Analoginya, jika sekolah dimulai pukul 05.00 anak-anak dapat beristirahat pada pukul 20.00 atau 21.00. Penerimaan dan penolakan atas perubahan norma ialah sebuah kewajaran. Sebuah kebijakan dapat menjadi keliru sehingga diperlukan pengkajian ulang karena sekolah merupakan wadah pengembangan kapasitas (capacity building).

School that learn: peningkatan kemampuan belajar

Pemerintah, elemen dan pemerhati pendidikan, orangtua, dan guru sering kali berbicara tentang capacity building. Pengembangan kemampuan atau kapabilitas dipandang sebagai titik pencapaian sehingga analisis data, rencana strategis, dan penyelarasan kurikulum dijadikan intervensi untuk mendorong sekolah dalam mengembangkan kemampuan dan keterampilan para pelajar.

Namun, pola intervensi teknis mekanis sering tidak mampu mendefinisikan kapasitas yang diperlukan untuk membentuk kreativitas. Sekolah bahkan berpijak secara kaku pada panduan kurikulum tanpa imajinasi tentang masa depan dengan hasil akhir jalan buntu pembelajaran. Lalu, kapasitas apa yang diperlukan pelajar dalam situasi yang tidak pasti?

Dalam School that Learn, Peter Senge membuka kebuntuan jalan tersebut tentang model kemampuan yang diperlukan dan semua dimulai dari guru, administrator, dan anggota komunitas sekolah lainnya. Mereka harus belajar bagaimana membangun kapasitas mereka sendiri. Hal itu berarti pendidik dan naradidik harus mengembangkan kapasitas untuk belajar atau belajar bersama. Senge menyodorkan satu paradigma penting bahwa peningkatan yang nyata (real improvement) hanya akan terjadi jika semua bertanggung jawab atas implementasi rancangan perubahan.

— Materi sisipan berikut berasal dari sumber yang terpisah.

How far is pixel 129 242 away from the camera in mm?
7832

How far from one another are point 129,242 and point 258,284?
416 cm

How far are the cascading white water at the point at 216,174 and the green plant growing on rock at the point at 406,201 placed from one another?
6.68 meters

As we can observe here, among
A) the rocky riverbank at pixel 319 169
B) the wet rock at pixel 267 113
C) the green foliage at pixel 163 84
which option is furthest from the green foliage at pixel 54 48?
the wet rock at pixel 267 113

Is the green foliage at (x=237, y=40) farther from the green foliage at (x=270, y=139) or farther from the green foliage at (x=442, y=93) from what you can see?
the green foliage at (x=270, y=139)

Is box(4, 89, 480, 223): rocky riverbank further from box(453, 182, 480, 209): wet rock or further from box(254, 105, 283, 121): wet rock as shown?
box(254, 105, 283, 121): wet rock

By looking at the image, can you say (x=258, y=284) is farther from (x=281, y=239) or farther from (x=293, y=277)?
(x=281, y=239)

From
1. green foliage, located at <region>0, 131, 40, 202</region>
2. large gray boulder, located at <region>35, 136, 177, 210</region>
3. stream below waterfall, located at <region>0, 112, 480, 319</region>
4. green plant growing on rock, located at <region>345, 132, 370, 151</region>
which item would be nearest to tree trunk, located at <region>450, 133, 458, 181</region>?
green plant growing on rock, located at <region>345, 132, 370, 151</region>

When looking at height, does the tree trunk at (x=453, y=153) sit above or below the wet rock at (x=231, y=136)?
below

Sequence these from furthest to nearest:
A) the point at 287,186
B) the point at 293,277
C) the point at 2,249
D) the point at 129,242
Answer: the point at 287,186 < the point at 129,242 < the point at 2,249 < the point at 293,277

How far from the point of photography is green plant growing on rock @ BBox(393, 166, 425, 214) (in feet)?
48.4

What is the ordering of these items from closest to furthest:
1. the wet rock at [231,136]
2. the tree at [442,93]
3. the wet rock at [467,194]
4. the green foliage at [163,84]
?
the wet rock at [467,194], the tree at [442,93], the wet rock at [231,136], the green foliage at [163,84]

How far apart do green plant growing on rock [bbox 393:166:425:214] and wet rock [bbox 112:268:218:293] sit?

Mengutip Senge, ‘It is becoming clear that schools can be re-created, made vital, and sustainably renewed not by fiat or command, and not by regulation, but by taking the learning orientation’.  Sekolah dapat diciptakan kembali, diperbarui agar menjadi vital secara berkelanjutan bukan berbasis keputusan, apalagi perintah dan aturan, melainkan melalui keberanian mengambil orientasi pembelajaran.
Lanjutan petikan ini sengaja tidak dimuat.